# PROMPT
How many rows contain the string "slices"? Reply with the number alone.

*** SUPPLIED ENTRIES ***

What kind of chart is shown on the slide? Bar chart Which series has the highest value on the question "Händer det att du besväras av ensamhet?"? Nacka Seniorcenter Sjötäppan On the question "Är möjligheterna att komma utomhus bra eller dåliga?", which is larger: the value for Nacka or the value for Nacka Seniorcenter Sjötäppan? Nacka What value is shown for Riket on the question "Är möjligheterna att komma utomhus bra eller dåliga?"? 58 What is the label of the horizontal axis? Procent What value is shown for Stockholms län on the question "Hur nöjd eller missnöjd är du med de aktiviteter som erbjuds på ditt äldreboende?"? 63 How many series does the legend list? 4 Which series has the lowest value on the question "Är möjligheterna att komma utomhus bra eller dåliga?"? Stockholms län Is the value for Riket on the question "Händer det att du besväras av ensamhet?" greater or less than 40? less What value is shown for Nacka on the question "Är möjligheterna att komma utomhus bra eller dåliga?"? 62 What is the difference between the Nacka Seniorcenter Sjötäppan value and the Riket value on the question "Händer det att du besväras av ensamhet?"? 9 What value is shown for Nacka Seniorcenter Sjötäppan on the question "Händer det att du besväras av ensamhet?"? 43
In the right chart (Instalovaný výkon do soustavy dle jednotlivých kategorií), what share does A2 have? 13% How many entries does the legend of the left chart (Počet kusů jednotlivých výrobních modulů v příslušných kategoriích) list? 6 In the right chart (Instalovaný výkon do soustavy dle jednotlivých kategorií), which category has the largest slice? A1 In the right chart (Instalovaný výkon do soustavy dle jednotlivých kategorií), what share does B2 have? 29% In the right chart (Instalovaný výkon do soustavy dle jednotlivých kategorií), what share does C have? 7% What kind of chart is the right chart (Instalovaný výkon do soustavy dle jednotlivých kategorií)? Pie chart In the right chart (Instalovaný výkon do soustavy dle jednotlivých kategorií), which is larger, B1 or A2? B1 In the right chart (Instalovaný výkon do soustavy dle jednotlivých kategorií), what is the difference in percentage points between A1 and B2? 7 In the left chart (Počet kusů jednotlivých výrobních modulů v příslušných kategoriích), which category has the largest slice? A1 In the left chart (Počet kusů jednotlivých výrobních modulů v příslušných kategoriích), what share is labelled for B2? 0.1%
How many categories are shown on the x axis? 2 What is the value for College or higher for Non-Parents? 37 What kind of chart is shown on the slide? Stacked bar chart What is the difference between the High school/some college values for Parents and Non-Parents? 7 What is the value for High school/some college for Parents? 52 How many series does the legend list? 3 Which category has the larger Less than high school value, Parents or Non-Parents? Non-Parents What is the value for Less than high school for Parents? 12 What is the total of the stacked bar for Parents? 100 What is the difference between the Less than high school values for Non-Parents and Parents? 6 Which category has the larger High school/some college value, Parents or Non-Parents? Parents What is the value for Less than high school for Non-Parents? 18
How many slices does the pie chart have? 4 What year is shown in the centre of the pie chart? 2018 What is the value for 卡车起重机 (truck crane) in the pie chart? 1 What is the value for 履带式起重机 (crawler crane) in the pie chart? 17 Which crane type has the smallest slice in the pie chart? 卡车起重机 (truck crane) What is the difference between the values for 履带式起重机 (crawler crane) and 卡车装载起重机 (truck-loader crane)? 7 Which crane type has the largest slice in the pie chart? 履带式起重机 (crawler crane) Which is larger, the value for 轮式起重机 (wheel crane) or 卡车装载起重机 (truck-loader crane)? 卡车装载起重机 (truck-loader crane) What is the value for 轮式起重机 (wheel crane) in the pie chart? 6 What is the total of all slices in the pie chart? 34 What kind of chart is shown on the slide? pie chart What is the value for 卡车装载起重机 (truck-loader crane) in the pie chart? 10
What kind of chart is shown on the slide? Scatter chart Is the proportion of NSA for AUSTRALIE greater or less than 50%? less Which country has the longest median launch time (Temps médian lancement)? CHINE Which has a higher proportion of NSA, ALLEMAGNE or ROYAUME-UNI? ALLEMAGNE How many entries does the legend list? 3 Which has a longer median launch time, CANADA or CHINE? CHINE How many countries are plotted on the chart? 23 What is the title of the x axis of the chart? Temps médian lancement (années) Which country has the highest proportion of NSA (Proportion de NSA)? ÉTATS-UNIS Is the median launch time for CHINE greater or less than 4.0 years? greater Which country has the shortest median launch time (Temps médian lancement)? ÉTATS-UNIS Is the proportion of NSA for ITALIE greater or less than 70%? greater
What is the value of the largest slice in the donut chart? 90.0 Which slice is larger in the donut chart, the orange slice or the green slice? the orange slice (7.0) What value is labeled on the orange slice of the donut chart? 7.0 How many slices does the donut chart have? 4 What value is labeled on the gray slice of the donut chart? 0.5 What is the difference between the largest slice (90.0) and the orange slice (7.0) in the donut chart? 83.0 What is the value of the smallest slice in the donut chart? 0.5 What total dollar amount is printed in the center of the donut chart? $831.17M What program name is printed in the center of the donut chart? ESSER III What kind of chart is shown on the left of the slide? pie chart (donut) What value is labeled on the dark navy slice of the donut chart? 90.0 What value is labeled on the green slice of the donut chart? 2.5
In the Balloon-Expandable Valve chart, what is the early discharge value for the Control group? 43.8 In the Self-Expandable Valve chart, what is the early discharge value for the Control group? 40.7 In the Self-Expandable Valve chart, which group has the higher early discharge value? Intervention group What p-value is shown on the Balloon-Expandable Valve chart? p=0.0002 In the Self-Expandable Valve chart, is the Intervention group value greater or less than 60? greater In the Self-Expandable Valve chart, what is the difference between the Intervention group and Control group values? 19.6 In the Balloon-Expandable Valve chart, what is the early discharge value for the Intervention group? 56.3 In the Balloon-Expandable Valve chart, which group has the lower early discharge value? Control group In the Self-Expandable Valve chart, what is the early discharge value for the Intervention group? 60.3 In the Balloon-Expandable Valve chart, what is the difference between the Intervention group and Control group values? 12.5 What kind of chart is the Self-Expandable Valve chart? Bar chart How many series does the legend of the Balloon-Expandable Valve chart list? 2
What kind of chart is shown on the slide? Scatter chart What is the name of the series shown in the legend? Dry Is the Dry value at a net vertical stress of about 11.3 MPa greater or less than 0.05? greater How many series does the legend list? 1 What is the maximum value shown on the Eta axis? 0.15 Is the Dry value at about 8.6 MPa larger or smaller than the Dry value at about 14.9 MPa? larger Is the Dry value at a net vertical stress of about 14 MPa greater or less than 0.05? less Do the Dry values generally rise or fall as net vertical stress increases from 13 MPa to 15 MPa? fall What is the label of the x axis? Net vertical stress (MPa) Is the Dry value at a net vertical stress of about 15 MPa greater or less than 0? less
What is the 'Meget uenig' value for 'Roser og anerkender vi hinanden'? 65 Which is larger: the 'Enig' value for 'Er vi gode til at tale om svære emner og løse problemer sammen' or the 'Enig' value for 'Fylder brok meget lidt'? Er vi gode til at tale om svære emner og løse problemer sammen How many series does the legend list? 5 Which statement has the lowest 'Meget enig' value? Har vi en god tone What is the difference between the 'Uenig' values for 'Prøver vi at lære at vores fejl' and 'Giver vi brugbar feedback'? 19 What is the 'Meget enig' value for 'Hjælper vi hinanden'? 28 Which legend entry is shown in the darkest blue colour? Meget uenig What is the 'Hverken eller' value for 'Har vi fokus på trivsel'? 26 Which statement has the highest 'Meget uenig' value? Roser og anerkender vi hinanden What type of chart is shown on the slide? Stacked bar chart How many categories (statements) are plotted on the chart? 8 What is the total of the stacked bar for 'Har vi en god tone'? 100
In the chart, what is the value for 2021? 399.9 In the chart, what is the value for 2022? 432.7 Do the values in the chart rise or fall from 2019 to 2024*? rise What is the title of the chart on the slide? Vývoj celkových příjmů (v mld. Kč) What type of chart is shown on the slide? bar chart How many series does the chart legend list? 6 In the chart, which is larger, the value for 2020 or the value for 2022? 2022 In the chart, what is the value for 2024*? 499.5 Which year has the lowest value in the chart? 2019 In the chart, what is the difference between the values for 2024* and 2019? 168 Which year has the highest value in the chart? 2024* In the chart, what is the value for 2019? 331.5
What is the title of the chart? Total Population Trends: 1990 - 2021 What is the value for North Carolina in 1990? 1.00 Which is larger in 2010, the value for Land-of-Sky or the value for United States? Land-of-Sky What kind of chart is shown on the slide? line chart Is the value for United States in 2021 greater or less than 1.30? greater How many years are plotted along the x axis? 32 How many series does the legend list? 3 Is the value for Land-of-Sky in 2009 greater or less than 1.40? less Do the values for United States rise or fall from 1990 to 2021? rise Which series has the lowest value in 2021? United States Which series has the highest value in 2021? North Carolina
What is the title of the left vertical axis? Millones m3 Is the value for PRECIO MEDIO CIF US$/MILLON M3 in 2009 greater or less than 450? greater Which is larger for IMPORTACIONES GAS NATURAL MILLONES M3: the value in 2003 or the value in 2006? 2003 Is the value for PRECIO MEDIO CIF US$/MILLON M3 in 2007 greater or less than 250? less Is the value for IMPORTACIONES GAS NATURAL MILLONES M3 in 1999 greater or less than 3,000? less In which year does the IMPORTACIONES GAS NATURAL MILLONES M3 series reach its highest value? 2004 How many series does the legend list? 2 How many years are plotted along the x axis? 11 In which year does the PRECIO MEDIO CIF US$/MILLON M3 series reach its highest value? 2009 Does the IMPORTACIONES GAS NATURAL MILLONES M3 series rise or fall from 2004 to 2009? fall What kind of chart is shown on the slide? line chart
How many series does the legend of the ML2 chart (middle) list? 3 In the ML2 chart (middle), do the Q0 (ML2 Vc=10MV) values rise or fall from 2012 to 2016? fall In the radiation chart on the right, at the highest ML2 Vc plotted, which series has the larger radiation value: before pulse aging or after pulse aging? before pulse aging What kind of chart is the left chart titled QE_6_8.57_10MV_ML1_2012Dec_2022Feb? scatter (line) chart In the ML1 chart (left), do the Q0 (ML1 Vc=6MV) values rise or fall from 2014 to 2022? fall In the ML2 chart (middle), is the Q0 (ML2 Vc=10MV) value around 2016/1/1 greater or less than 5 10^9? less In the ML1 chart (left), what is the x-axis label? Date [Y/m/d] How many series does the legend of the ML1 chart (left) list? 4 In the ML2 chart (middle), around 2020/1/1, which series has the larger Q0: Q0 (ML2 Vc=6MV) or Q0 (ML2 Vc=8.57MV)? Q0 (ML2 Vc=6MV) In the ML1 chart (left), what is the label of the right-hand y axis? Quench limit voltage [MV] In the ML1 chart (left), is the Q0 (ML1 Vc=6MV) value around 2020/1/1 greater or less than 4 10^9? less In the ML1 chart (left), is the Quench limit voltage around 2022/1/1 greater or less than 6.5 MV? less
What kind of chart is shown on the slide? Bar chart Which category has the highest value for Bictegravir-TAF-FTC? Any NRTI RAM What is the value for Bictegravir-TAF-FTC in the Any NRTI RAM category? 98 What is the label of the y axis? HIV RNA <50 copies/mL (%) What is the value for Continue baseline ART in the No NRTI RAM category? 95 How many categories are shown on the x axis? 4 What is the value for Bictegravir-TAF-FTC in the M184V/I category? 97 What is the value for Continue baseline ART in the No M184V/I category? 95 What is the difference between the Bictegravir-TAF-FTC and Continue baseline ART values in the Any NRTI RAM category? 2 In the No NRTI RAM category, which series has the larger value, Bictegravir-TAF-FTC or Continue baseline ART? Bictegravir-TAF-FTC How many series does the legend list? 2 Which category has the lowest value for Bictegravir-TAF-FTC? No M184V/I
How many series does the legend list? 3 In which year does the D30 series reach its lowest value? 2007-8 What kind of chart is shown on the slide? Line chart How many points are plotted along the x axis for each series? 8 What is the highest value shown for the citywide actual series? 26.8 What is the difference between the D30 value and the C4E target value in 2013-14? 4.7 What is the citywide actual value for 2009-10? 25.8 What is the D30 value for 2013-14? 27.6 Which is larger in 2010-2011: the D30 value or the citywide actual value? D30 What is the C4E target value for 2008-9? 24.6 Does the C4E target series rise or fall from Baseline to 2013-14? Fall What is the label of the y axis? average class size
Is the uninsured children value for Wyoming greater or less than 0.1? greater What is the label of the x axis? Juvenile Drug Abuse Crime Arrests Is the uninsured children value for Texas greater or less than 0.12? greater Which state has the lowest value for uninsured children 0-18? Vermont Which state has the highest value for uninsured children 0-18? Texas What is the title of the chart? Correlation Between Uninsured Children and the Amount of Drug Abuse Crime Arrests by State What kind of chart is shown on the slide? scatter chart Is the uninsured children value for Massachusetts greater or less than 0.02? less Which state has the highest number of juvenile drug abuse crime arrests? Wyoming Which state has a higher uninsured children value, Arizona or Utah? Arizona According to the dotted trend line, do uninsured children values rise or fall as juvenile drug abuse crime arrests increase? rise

*** End of SUPPLIED ENTRIES ***

# FINISHED EXERCISE
2